Because sustainability efforts often start out sounding simple but quickly become complex, Woody adds that Fluke and its partners can lend a hand. "Many big companies are pledging to reduce their CO2 emissions by 25% in future years, and they want help in training their staff to use tools like 1730 Series and ii900, so they can become independent in their sustainability quests," adds Woody. "We're saying they don't need to go it alone when trying to capture energy footprints. This goes back to John Fluke's basic concept for his original multimeter and power meters for measuring electricity and providing simple numbers. Over the years, many of the measurements and calculations got complex. Now, they can take baseline signals and do something with them, and make it easy for users with less experience to get the data and insights they need. However, all this still depends on users understanding their processes and facility, looking for its biggest energy components such as compressed air and mechanical inefficiencies, and using devices that can help anomalies jump off the page.

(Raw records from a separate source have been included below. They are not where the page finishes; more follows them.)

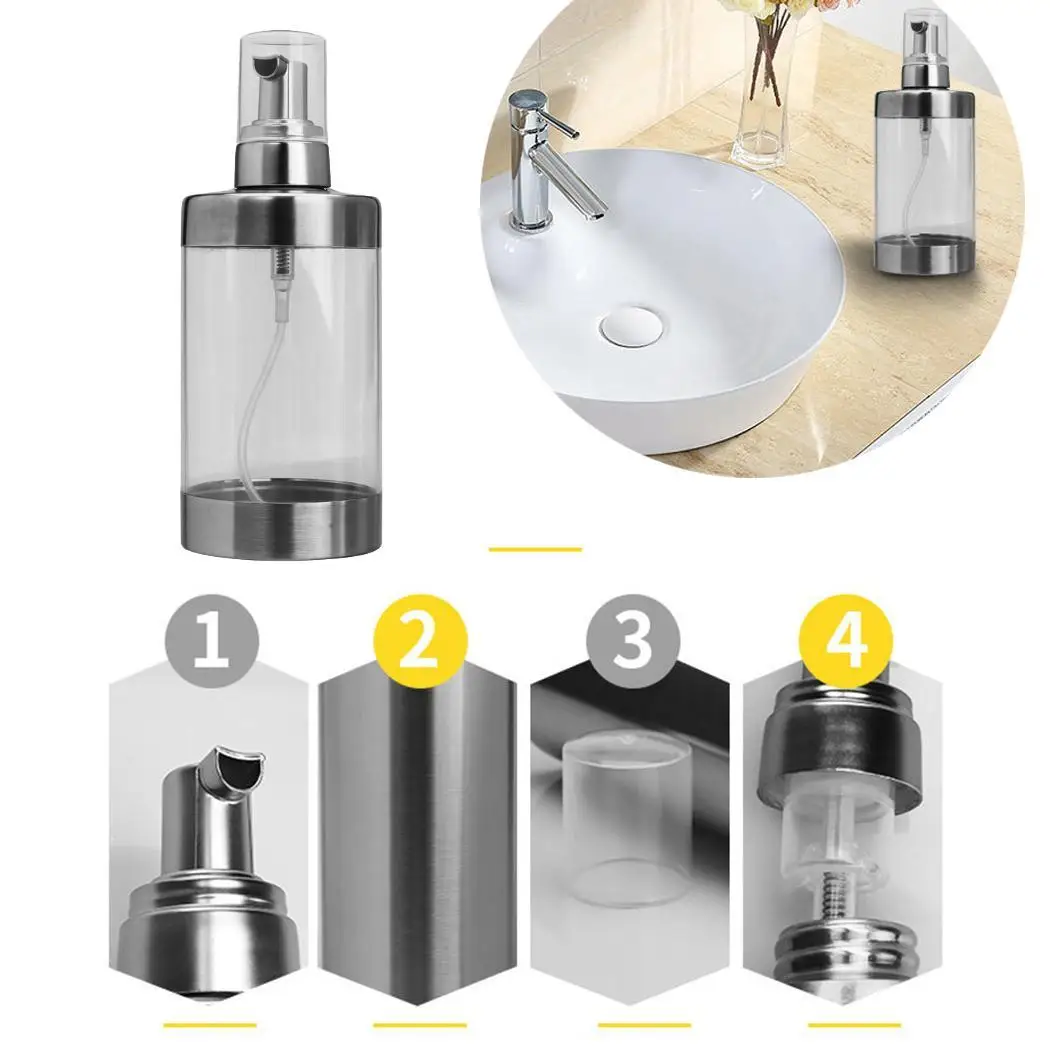 1
2
3
4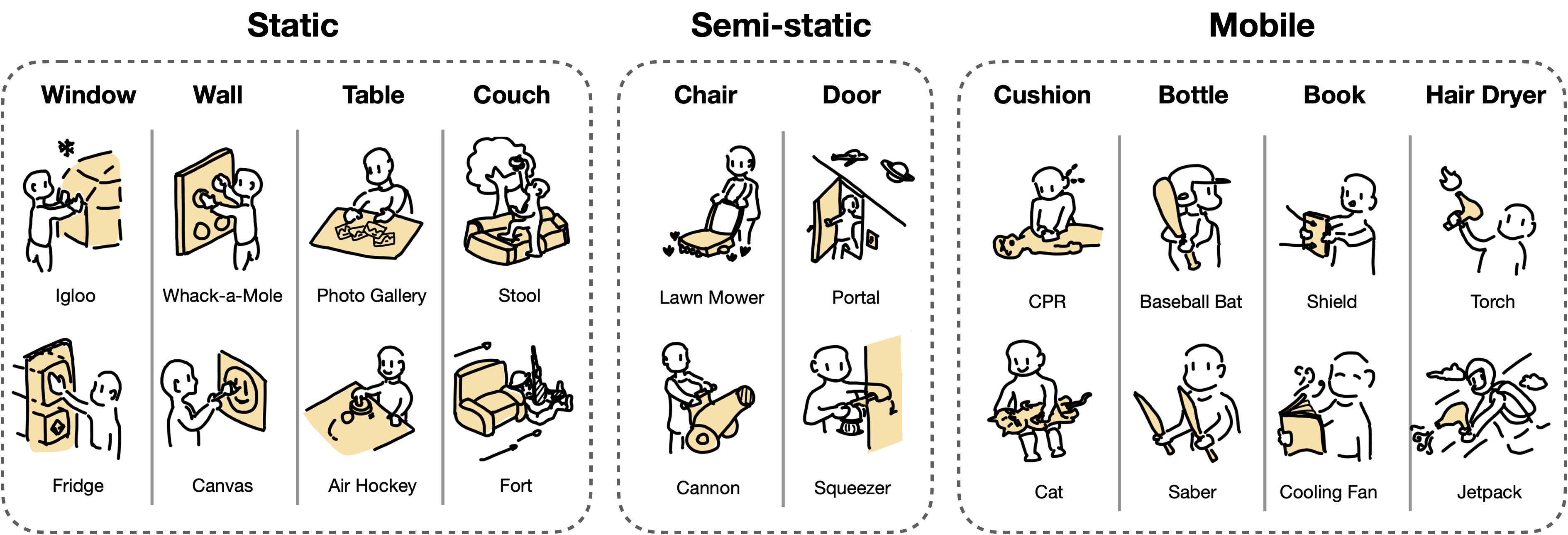 Static

Window
Igloo
Fridge

Wall
Whack-a-Mole
Canvas

Table
Photo Gallery
Air Hockey

Couch
Stool
Fort

Semi-static

Chair
Lawn Mower
Cannon

Door
Portal
Squeezer

Mobile

Cushion
CPR
Cat

Bottle
Baseball Bat
Saber

Book
Shield
Cooling Fan

Hair Dryer
Torch
Jetpack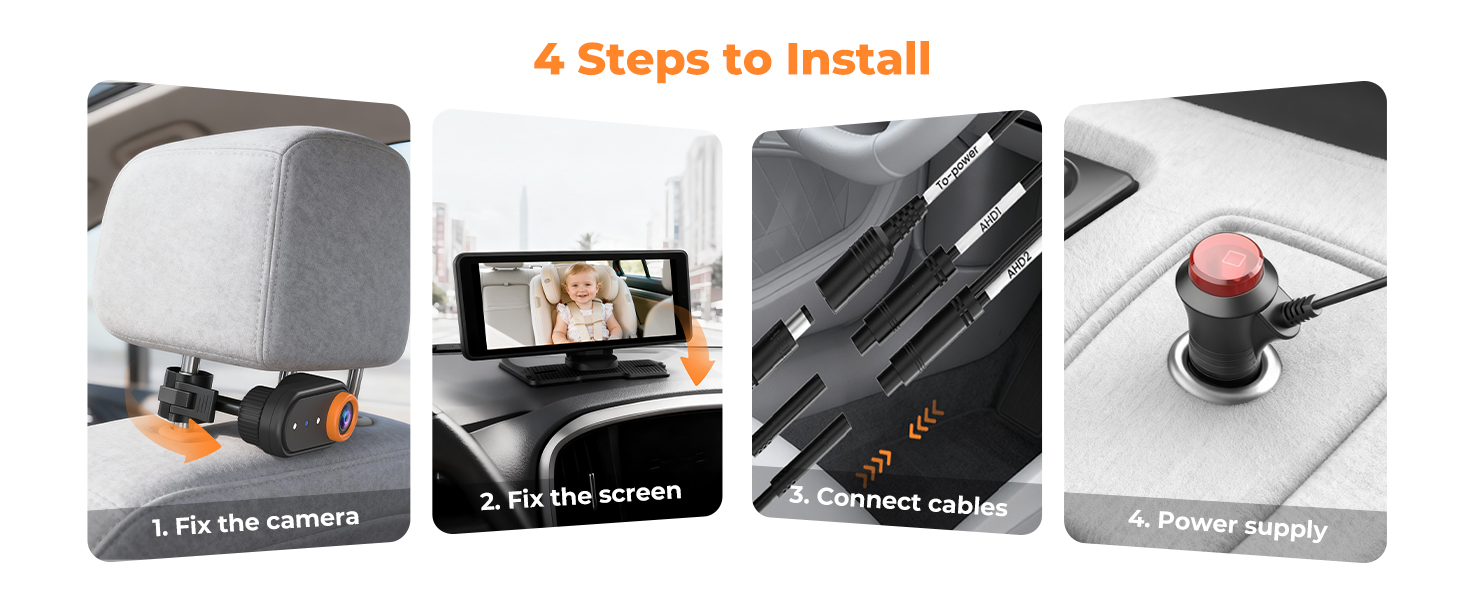 4 Steps to Install

1. Fix the camera

2. Fix the screen

To-power
AHD1
AHD2

3. Connect cables

4. Power supply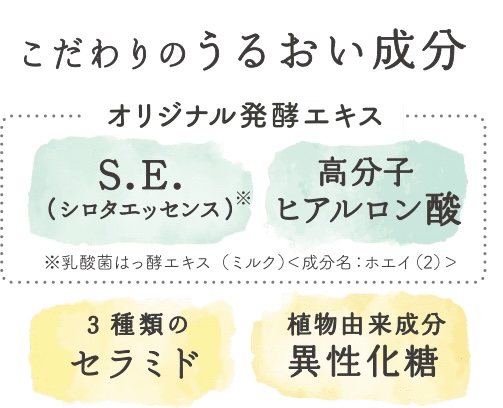 こだわりのうるおい成分

オリジナル発酵エキス

S.E.
(シロタエッセンス)※

高分子
ヒアルロン酸

※乳酸菌はっ酵エキス(ミルク)<成分名:ホエイ(2)>

3種類の
セラミド

植物由来成分
異性化糖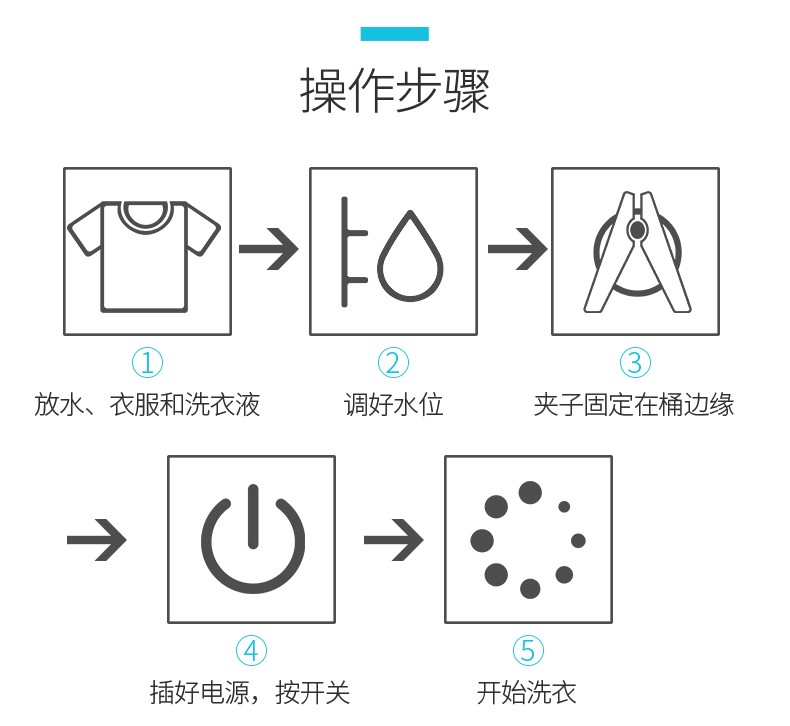 操作步骤

①
放水、衣服和洗衣液

②
调好水位

③
夹子固定在桶边缘

④
插好电源，按开关

⑤
开始洗衣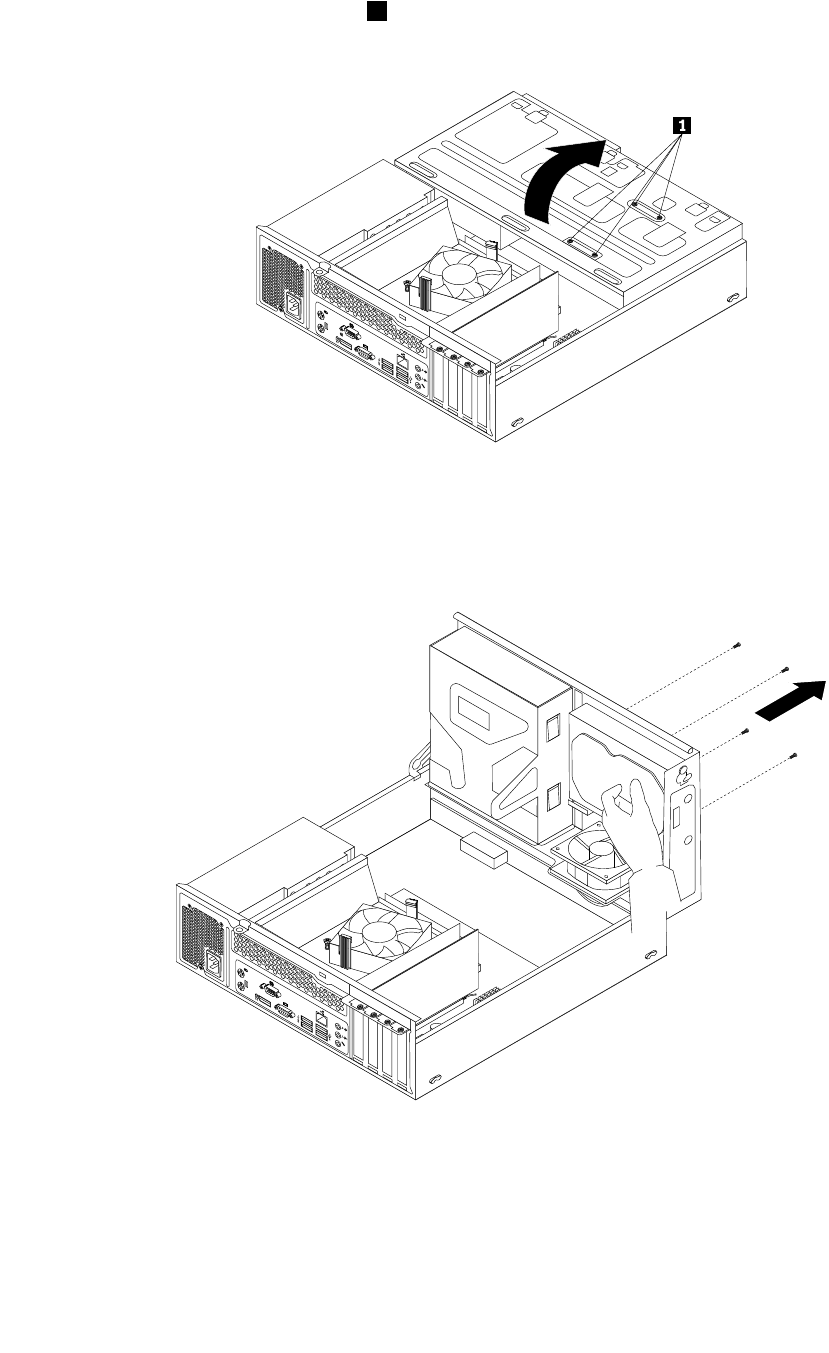 1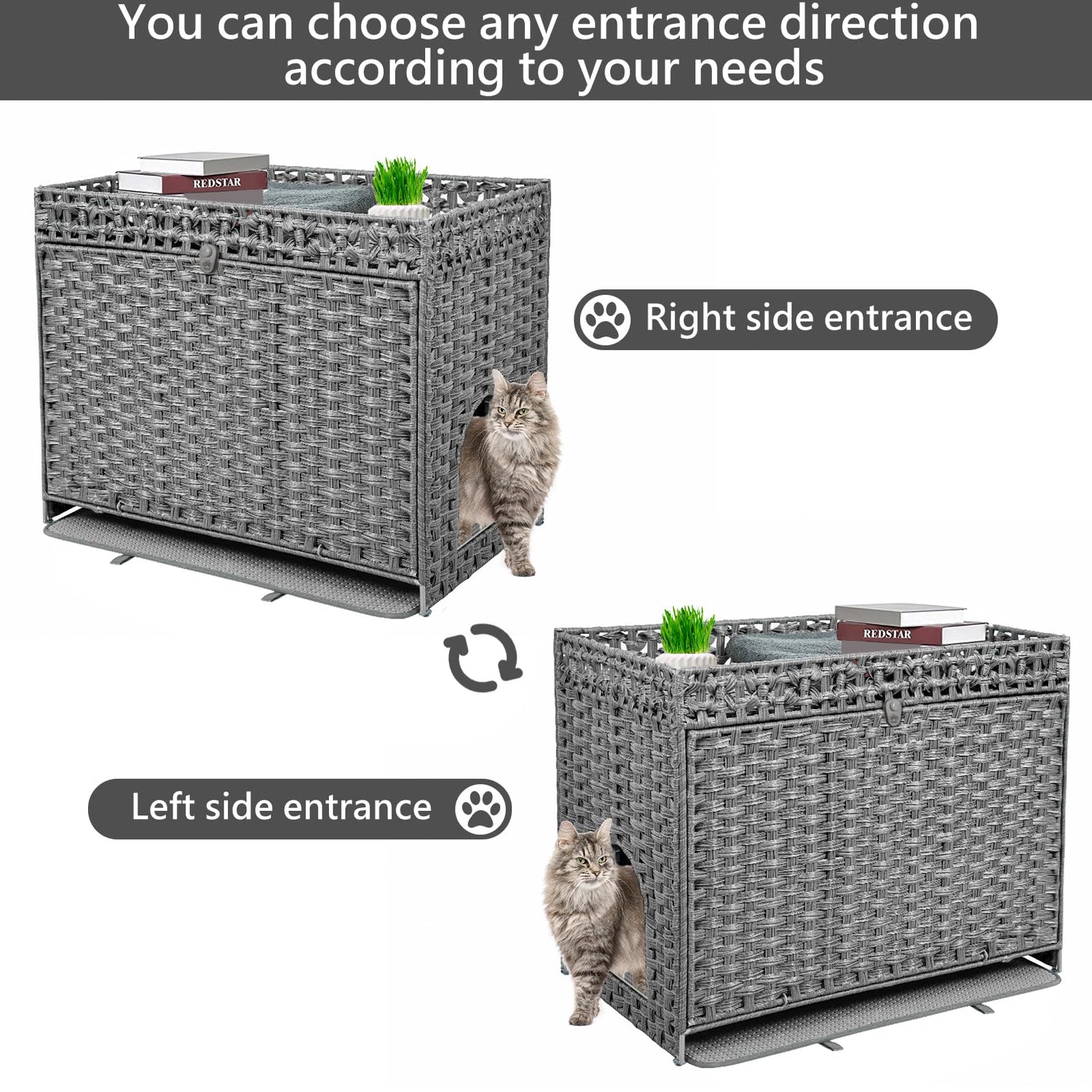 You can choose any entrance direction according to your needs

REDSTAR

Right side entrance

REDSTAR

Left side entrance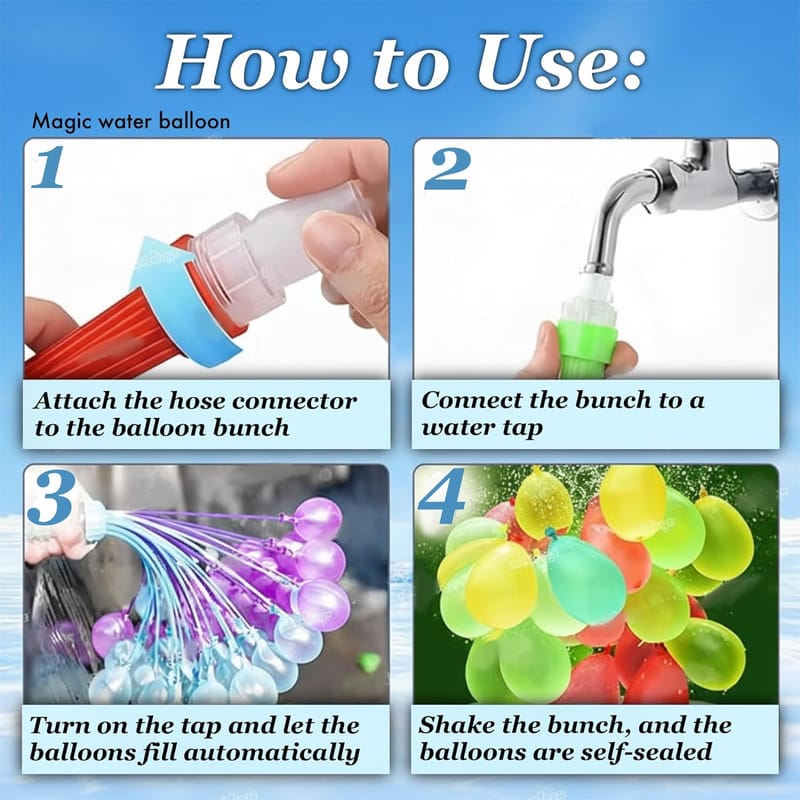 How to Use:

Magic water balloon

1

Attach the hose connector to the balloon bunch

2

Connect the bunch to a water tap

3

Turn on the tap and let the balloons fill automatically

4

Shake the bunch, and the balloons are self-sealed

They usually just need a little help to look in places where they didn't look before."
"While the big-picture view of sustainability includes the environment, economics and society, sustainability in industry tends to focus on recycling and recovering more from products, energy and resource management, and supply chains," says Josh Eastburn, technical marketing director at Opto 22. "We concentrate on energy and resource management, and how they intersect with the Industrial Internet of Things (IIoT) and digital transformation. So far, IIoT and digital transformation have been about improving performance on the plant floor, but users also want to know how they can optimize energy use. This requires more specialized equipment and computing, such as power monitoring that can show what each device is consuming."
In the past, Opto 22 developed energy monitors for its HVAC system that showed its own facility was using 30% more power than needed because of operational inefficiencies. This discovery allowed it to retune the control software and achieve comparable savings. In late 2021, it launched an in-panel, three-phase AC power monitor for its groov EPIC controller, which brings in 64 simultaneous power and energy readings. More recently, it released a similar AC monitor for its groov RIO I/O unit, which doesn't need a backplane, uses Power over Ethernet (PoE), and will enable power monitoring in smaller, more remote locations.
"These types of monitoring capabilities are fueling the cultural shift in corporate values towards sustainability because they can show its benefits," explains Eastburn. "For instance, when users can gather more power monitoring data, they can optimize maintenance at more granular levels, tie power and equipment performance together, and use analytics and artificial intelligence (AI) to predict upcoming performance and failures."
Eastburn adds that more operations data gives users more options for sustainability, which can be scaled up to include wider ranges of equipment. "For example, optimizing performance of resource hogs like boilers is just scratching the surface because similar gains can be found when many improvements from smaller pieces of equipment are aggregated," says Eastburn. "The first step is understanding the philosophy and architecture underlying new concepts like IIoT and digital transformation. The next task is designing an open, comprehensive data infrastructure, which isn't based on proprietary protocols or prohibitively costly equipment or software. You can build a secure, scalable MQTT network using edge controllers and I/O gateways to incrementally grow your energy monitoring program until you have complete visibility."